Örnek 2: Yılbaşı gecesinde fenalık geçirmiş Mihriban yenge.
Üstüne fenalık gelmek deyiminin anlamı
Çok sıkılmak, aşırı ölçüde bunalmak.
Örnek: Bütün kan başıma çıktı, üstüme bir fenalık gelir gibiydi. (M. Ş. Esendal)
Fena gözle bakmak deyiminin anlamı
Kötü niyetini anlatır biçimde bakmak.
Örnek: Yanında çalışana pek güvenme, fena gözle bakıyor gibi geldi bana.
Fenasına gitmek deyiminin anlamı
Üzülmek, gücenmek, kırılmak, sinirlenmek.
Örnek: Yaptığın şaka fenasına gitmiş, sana çok kırgın.

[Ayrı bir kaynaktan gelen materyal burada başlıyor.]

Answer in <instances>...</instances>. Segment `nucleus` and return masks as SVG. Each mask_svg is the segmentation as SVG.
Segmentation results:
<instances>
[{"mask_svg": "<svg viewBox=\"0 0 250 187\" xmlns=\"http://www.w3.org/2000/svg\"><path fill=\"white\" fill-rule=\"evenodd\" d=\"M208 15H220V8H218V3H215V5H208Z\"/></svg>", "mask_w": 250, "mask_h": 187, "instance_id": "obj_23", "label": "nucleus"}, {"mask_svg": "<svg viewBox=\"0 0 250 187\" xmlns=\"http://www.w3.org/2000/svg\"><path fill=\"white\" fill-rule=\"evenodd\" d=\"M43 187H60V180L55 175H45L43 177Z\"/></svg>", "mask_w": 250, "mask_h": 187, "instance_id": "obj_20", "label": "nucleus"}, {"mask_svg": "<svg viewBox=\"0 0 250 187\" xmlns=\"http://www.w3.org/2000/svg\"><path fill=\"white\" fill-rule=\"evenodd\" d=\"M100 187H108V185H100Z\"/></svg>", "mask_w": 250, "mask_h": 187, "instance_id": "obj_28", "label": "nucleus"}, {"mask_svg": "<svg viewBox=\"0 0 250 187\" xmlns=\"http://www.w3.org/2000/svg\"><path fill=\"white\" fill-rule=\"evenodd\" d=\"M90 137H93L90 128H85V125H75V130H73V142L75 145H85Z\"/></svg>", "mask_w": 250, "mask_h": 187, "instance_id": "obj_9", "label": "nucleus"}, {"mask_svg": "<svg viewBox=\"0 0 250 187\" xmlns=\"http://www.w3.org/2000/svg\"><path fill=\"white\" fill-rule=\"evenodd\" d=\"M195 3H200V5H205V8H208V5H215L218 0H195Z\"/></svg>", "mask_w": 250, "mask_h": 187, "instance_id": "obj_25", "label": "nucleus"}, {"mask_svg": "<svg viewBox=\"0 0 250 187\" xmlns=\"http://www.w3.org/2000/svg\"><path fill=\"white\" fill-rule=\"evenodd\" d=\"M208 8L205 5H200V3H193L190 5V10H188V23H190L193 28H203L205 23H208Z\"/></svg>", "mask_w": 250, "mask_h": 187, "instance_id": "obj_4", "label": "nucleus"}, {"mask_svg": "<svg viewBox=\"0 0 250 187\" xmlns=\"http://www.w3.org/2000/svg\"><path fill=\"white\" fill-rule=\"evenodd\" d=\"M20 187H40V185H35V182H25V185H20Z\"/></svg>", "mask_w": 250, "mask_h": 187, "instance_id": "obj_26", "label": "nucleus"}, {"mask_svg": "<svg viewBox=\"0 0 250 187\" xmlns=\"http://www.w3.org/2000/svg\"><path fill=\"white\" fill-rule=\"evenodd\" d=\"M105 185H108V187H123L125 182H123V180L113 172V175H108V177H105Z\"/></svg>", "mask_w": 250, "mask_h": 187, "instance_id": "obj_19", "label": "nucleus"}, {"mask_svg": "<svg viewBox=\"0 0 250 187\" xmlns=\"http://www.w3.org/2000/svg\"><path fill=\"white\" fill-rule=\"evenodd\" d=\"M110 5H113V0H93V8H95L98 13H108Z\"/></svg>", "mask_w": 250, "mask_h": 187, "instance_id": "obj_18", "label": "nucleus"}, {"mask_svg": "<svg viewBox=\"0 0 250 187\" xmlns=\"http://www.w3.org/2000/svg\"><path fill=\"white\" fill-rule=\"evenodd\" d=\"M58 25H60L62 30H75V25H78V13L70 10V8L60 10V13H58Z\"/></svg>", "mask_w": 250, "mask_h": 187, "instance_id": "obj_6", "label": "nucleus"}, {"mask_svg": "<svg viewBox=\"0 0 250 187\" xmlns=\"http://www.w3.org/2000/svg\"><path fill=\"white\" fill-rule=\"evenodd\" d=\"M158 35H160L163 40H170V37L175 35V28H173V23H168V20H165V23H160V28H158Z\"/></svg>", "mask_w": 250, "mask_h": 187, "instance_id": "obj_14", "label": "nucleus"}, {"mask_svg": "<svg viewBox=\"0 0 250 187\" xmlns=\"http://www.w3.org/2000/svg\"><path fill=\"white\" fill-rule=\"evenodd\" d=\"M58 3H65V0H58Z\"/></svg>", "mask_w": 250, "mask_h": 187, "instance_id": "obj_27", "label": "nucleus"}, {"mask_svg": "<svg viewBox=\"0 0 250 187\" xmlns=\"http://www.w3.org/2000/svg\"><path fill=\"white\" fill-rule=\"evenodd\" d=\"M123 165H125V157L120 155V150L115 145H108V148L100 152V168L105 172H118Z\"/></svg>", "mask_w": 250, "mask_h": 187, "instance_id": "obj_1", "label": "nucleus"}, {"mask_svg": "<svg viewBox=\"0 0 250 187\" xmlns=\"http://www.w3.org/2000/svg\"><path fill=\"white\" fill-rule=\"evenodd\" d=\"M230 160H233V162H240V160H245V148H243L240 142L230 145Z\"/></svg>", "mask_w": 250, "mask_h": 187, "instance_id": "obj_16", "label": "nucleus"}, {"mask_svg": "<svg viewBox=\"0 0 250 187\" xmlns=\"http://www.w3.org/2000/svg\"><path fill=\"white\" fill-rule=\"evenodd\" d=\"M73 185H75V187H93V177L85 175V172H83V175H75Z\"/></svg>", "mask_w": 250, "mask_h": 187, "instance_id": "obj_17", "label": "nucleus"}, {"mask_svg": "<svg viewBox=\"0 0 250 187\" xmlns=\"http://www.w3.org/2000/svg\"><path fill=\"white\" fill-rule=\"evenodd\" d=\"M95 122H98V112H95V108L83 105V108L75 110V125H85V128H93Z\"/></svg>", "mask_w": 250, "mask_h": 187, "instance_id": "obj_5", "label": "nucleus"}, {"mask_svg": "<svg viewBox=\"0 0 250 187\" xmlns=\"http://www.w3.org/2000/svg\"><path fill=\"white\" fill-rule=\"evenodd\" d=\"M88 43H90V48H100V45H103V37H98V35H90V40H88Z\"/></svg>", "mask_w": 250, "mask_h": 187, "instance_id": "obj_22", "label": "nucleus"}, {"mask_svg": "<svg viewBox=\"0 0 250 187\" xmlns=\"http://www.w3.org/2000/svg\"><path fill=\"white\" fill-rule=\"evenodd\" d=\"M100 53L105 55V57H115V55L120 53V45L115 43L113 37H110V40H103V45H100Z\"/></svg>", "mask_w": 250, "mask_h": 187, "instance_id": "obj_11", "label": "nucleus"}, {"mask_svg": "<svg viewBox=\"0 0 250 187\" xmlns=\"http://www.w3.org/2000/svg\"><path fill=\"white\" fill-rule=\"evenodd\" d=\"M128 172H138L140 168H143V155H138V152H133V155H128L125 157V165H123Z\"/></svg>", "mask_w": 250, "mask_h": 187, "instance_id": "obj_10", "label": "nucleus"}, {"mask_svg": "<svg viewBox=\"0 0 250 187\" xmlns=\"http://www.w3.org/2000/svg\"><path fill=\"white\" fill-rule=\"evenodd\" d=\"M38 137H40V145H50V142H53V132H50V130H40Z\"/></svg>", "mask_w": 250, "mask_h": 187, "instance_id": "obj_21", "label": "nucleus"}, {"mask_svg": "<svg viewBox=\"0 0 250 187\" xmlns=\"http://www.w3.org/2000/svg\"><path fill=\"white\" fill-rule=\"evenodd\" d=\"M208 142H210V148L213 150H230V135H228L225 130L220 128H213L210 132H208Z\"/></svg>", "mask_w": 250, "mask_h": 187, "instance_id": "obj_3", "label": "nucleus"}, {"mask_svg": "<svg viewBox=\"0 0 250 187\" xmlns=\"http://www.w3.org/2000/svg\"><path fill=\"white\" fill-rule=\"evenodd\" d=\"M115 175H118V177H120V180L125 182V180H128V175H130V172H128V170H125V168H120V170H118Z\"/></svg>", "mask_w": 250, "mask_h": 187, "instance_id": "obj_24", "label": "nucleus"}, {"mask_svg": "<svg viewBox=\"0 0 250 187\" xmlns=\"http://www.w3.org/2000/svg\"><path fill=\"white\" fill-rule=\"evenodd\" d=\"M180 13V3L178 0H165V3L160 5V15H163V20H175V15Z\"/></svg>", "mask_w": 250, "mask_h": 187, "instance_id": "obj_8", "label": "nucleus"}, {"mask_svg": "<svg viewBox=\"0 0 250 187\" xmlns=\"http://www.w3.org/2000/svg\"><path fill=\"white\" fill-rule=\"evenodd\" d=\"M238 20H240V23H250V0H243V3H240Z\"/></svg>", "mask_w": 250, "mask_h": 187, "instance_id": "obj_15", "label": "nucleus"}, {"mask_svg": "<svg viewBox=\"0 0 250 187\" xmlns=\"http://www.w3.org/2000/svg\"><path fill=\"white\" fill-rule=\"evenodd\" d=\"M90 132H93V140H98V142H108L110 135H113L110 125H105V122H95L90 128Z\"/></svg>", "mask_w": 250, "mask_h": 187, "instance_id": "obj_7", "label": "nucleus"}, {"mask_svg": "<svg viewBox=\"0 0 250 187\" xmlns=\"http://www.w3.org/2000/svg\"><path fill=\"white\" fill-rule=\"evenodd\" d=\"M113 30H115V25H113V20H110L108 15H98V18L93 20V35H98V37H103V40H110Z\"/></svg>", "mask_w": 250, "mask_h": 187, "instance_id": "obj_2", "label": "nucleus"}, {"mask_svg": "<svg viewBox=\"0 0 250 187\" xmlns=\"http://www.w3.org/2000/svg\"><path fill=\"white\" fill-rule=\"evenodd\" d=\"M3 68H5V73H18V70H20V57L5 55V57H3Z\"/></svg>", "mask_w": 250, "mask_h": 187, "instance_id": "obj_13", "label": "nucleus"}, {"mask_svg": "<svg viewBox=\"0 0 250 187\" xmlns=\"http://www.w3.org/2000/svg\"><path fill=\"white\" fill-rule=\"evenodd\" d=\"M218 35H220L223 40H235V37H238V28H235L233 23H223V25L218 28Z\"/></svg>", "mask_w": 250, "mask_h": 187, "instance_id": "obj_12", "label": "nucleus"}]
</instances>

Fena olmak deyiminin anlamı
* Çok üzülmek, çok sarsılmak.
* Hasta gibi olmak, fenalaşmak.
* Kötüleşmek.
Örnek: Kazada hayatını kaybettiğini duyunca fena oldum.
Örnek 2: Ay ben fena oluyorum! Bir bardak su versene tatlım.
Örnek 3: Çocuğun okulu değişince, dersleri daha fena oldu.
Fenalık etmek deyiminin anlamı
Kötülük etmek, kötülükte bulunmak.
Örnek: O arkadaşını pek gözüm tutmadı, sana fenalık etmesin.
Örnek 2: Fenalık etmek istese, ilk fırsatta ederdi.
Fenalık gelmek deyiminin anlamı
Kendini bilmeyecek veya bayılacak bir duruma gelmek.
Örnek: Kaza haberini alınca fenalık geldi, doktorlar müdahale etti.
Örnek 2: Bu çocuğun yaptıkları yüzünden, bana fenalık geliyor.
Fenaya sarmak deyiminin anlamı
İş veya durum kötüye gitmek.
Örnek: Hakkındaki düşüncelerim değişmedi, hatta daha fenaya sarıyor.
Örnek 2: Bakalım asıl suçlular kim, bu iş giderek fenaya sarıyor.
Fena kalpli deyiminin anlamı
Herkesin kötülüğünü isteyen.
Fena yapmak deyiminin anlamı
Kötü ve sıkıntılı bir duruma düşürmek.
Örnek: Odasını dağınık bırakıp gitmiş, akşam gelsin onu fena yapacağım.
Fena hâlde deyiminin anlamı
Aşırı ölçüde, son derece, adamakıllı.
Örnek: Sabahtan beri yoldayız, fena hâlde yoruldum.
Fenaya çekmek deyiminin anlamı
Söylene bir söze kötü anlam vermek.
Örnek: Ben senin iyiliğin için konuşuyorum, söylediklerimi fenaya çekmene gerek yok.
Fena yerine vurmak deyiminin anlamı
Tehlike yaratabilecek bir yerine vurmak.
Örnek: Fena yerine vurunca, sakat kalacak diye korktuk.
Fena bulmak deyiminin anlamı
Yok olmak.
Fenalık çökmek deyiminin anlamı
Kendini bilmeyecek veya bayılacak bir duruma gelmek.
Örnek: Kaza haberini alınca fenalık çöktü, doktorlar müdahale etti.
Örnek 2: Bu çocuğun yaptıkları yüzünden, üstüme fenalık çöküyor.